## Попробуйте сами
Назовите все группы людей, которые, согласно тексту для анализа, заболевали мальтийской лихорадкой в Итаке.

## Текст для анализа
Надо сказать, в оправдание Карпентеру, что он продолжал свои исследования не потому, что не питал уважения к огромному авторитету Смита; просто Карпентер был независимым человеком и уважал факты. Не мог он пренебречь тем фактом, что все заболевшие мальтийской лихорадкой в Итаке не имели никакого соприкосновения со свиньями. В окрестностях Итаки свиньи не страдали инфекционными выкидышами. Заболевали не мясники и не фермеры. Нет, заболевали студенты, домашние хозяйки, профессора — звание, которое делает невероятным самую мысль о тесном общении со свиньями...
И все они пили сырое коровье молоко от зараженных коров.
Карпентер впрыснул стельным коровам, которые никогда не страдали инфекционным выкидышем, культуру микроба Банга, выделенную им из крови 5 больных людей. Все пять коров отелились до срока. Четыре теленка оказались мертворожденными. Карпентер продолжал отвечать на возражения экспериментами. Это был чудовищно медленный и трудный, но самый неприятный для его противников путь.

Сохранённые данные:
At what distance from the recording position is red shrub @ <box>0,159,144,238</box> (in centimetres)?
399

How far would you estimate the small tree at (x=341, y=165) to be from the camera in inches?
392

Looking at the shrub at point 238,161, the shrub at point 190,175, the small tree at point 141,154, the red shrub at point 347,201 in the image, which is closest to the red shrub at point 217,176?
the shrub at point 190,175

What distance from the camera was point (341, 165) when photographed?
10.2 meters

* * *

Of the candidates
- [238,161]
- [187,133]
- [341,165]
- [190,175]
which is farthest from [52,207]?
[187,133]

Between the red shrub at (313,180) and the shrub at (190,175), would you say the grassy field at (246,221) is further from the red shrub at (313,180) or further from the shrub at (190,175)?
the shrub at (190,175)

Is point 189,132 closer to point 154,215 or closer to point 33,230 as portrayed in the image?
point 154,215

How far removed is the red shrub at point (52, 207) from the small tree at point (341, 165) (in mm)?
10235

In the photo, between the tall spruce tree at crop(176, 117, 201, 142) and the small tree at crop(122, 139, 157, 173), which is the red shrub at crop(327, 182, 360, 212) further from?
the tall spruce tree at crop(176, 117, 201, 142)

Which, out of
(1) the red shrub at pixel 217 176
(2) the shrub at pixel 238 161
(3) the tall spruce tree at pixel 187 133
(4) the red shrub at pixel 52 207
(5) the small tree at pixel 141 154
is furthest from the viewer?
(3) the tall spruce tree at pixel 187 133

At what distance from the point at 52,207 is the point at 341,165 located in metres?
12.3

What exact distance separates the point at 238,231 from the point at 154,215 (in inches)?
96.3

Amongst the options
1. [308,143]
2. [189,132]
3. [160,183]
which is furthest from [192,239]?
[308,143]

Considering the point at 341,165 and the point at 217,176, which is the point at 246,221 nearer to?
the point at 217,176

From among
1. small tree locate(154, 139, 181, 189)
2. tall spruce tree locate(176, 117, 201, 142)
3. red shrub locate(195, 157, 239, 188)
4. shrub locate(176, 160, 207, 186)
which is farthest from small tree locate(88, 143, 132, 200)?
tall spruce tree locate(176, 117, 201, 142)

## Ответ
Студенты, домашние хозяйки, профессора.